**CONSIGNE 1:** Relevez toutes les personnes désignées par leur nom dans le texte de lecture.
**CONSIGNE 2:** D'après le texte de lecture, en quelle année le mois de l'histoire des Noirs a-t-il été inauguré ?
**CONSIGNE 3:** Reproduisez le passage du texte de lecture qui commence par « Il y a dans » et se poursuit jusqu'à « d’intégration en Afrique. ».
─── TEXTE DE LECTURE
Il y a dans ce soubassement, un travail d’aliénation afin de brouiller les repères historiques et de créer une certaine dépendance, laquelle débouche sur le Brainwash, c’est-à-dire apprendre aux Africains à se désapprendre et partant, consolider le néant historique

La cheffe du département de Littératures et Civilisations africaines à la faculté des Arts, Lettres et Sciences humaines de l’Université de Yaoundé I invite à un questionnement de fond sur l’identité Noire dans le monde, à l’heure des mutations sociales, des dérégulations institutionnelles et de la montée de l’incertitude. En même temps, elle met en valeur les schémas tracés en faveur du processus d’intégration en Afrique.

Dolisane-Ebosse Cécile : «Nous devons apprendre à nous connaître pour la survie du continent»

 

Aux États-Unis d’Amérique, et désormais partout dans le monde, le mois de février est consacré au Monde Noir. Quels sont les tenants et les aboutissants de ce concept ?
Le mois de l’histoire des Noirs (Black History Month), inauguré en 1976, mais mis en pratique aux États-Unis en 1995, est la commémoration de l’histoire des africains déportés dans les Amériques. Depuis l’esclavage, ces Afro-descendants qui se font appeler Africains-Américains, par la fierté de leurs racines, n’ont jamais renié leur identité, malgré la douloureuse et humiliante histoire.

Cet événement est célébré en Amérique du Nord (Canada et États-Unis), en Europe, ainsi que dans les Caraïbes. Mais au Cameroun, l’on confinait cet événement à l’ambassade des États-Unis où j’ai moi-même été invitée pour donner plusieurs conférences et animer des séminaires. J’ai également eu à délocaliser les étudiants par les services culturels pour parler des personnalités noires célèbres (Booker T. Washington, James Baldwin et Colson Whitehead pour ne citer que ceux-là) avec une intervention proactive avec un public restreint, trié par l’ambassade. Mais il faut reconnaître que cette commémoration n’est pas exempte de critiques venant de la part des Noirs eux-mêmes, en l’occurrence, Morgan Freeman (sur Huffpost, Canada, 10 Février 2017) et James Baldwin (National Club Press, décembre 1986).
──────
─── LIGNES
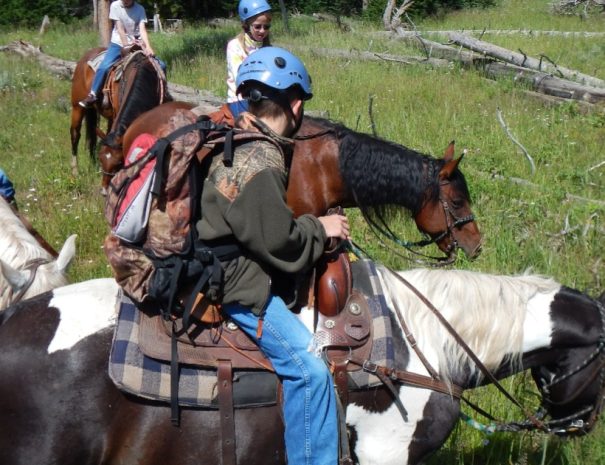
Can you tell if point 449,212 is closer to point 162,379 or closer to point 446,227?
point 446,227

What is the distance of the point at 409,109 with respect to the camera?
1037 cm

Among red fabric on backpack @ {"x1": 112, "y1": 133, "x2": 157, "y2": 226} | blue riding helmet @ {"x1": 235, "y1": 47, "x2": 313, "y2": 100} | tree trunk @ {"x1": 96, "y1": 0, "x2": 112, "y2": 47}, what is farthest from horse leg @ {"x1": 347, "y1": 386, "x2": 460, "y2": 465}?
tree trunk @ {"x1": 96, "y1": 0, "x2": 112, "y2": 47}

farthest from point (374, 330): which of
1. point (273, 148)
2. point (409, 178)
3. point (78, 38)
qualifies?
point (78, 38)

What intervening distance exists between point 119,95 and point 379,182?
──────
**RÉSULTAT DE L'EXERCICE 1:** Dolisane-Ebosse Cécile, Booker T. Washington, James Baldwin, Colson Whitehead, Morgan Freeman

**RÉSULTAT DE L'EXERCICE 2:** En 1976.

**RÉSULTAT DE L'EXERCICE 3:**
Il y a dans ce soubassement, un travail d’aliénation afin de brouiller les repères historiques et de créer une certaine dépendance, laquelle débouche sur le Brainwash, c’est-à-dire apprendre aux Africains à se désapprendre et partant, consolider le néant historique

La cheffe du département de Littératures et Civilisations africaines à la faculté des Arts, Lettres et Sciences humaines de l’Université de Yaoundé I invite à un questionnement de fond sur l’identité Noire dans le monde, à l’heure des mutations sociales, des dérégulations institutionnelles et de la montée de l’incertitude. En même temps, elle met en valeur les schémas tracés en faveur du processus d’intégration en Afrique.